Il Sindaco di Carovigno, Massimo Lanzilotti, convoca un’assemblea cittadina urgente venerdì 10 aprile alle ore 18:30 presso l’aula consiliare del Comune di Carovigno.
“Torre Guaceto non è soltanto un patrimonio ambientale di straordinario valore: è un bene comune, un simbolo identitario del nostro territorio – afferma il primo cittadino- e una questione che riguarda da vicino il presente e il futuro della nostra comunità”.
“Per questa ragione – continua Lanzilotti- riteniamo non più rinviabile un momento pubblico di confronto serio, aperto e partecipato, capace di coinvolgere tutte le forze politiche, sociali e civiche del territorio. Le scelte che riguardano Torre Guaceto non possono essere lasciate all’indifferenza, né affrontate senza il pieno coinvolgimento della cittadinanza”.

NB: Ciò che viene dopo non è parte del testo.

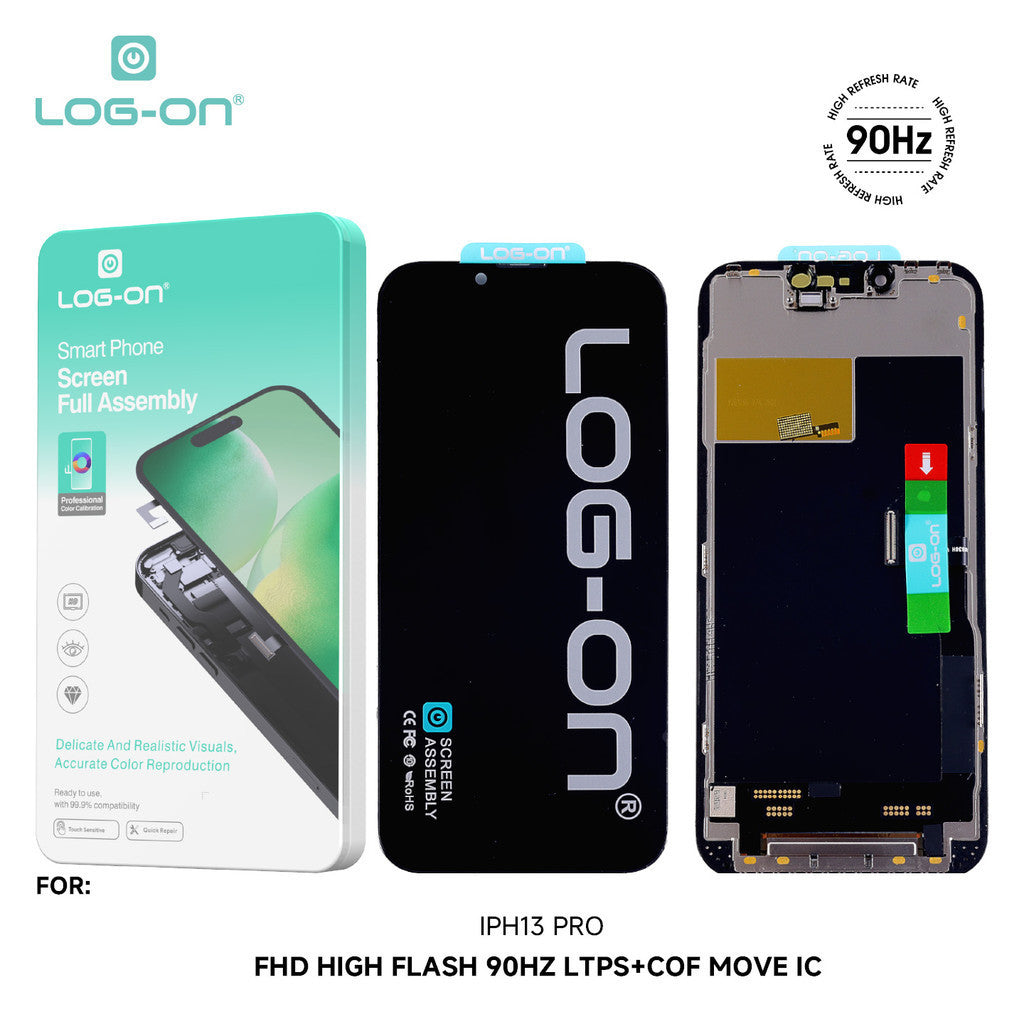 LOG-ON LCD FOR IPHONE 13 / 13 PRO / 13 PRO MAX FHD LTPS MOVE IC FULLSET TOUCHSCREEN ORIGINAL OEM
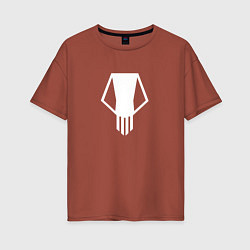 Футболка оверсайз женская Bakugo t-shirt, цвет: кирпичный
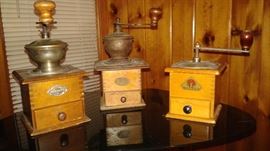 vintage spice/coffee grinders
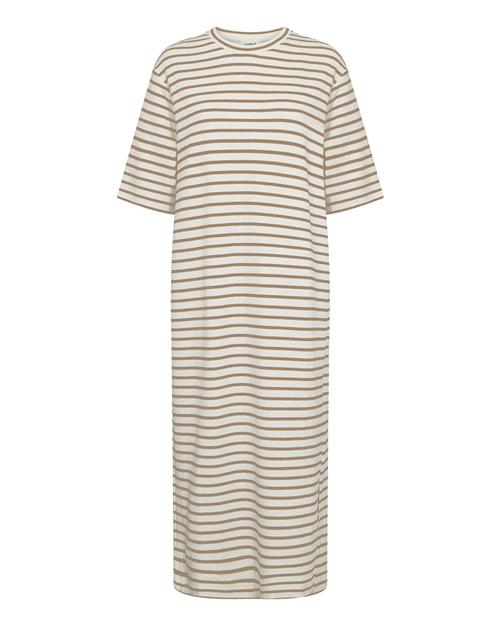 SOAKED IN LUXURY Kjole 'Ingina'  brun / hvid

All’incontro sono invitati a partecipare: partiti politici, movimenti, liste civiche, associazioni, comitati, rappresentanze sociali e tutti i cittadini che hanno a cuore la difesa, la tutela e la valorizzazione di Torre Guaceto.
Per l’amministrazione comunale di Carovigno l’assemblea nasce dalla convinzione che su temi così rilevanti non sia più sufficiente assistere in silenzio o delegare ad altri. È invece necessario aprire una discussione pubblica, trasparente e responsabile, che consenta al territorio di esprimere una posizione chiara e di costruire un percorso condiviso.
“Torre Guaceto appartiene alla nostra storia, al nostro paesaggio, alla nostra identità collettiva – afferma Lanzilotti – Difenderla, valorizzarla e discuterne in modo aperto significa compiere una scelta politica nel senso più alto del termine: scegliere di mettere al centro l’interesse generale, la partecipazione democratica e la responsabilità verso le future generazioni.
Per questo rivolgiamo un appello a tutte le forze politiche e civiche, al mondo dell’associazionismo e alla cittadinanza tutta: partecipare è un dovere morale e civile. Serve la presenza di tutti per trasformare la preoccupazione in proposta, il dissenso in confronto, l’attenzione in impegno concreto.
“Su Torre Guaceto – conclude il Sindaco di Carovigno- non possono esserci distanze, ambiguità o silenzi. È il momento di assumersi una responsabilità collettiva e di costruire insieme una visione condivisa per il territorio”.